* Directions for this task *
Set every line of the data down again exactly, and keep the pictures out.

* Input data *

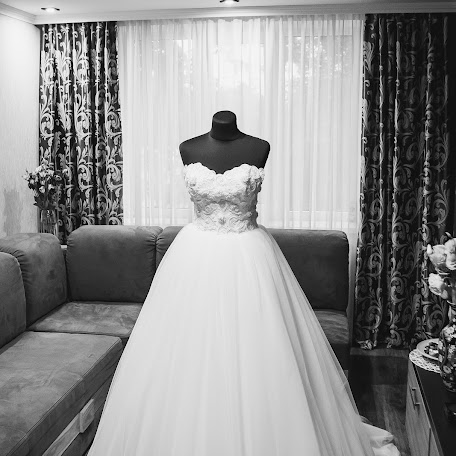 Wedding photographer Valentin Yumatov (iumatov). Photo of 10.01.2018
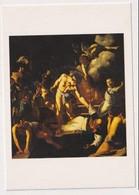 ART / PAINTING - AK 385915 Roma - S. Luigi Deo Francesi - Michelangelo - Merisi Da Caravaggio - Martirio Di S. Matteo - Schilderijen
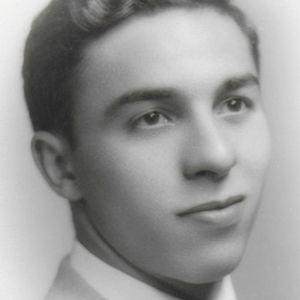 Edward Contolini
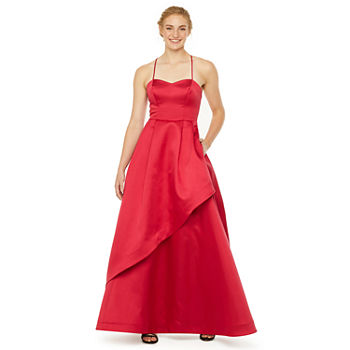 Social Code Sleeveless Ball Gown-Juniors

* Your response *
 Wedding photographer Valentin Yumatov (iumatov). Photo of 10.01.2018
 ART / PAINTING - AK 385915 Roma - S. Luigi Deo Francesi - Michelangelo - Merisi Da Caravaggio - Martirio Di S. Matteo - Schilderijen
 Edward Contolini
 Social Code Sleeveless Ball Gown-Juniors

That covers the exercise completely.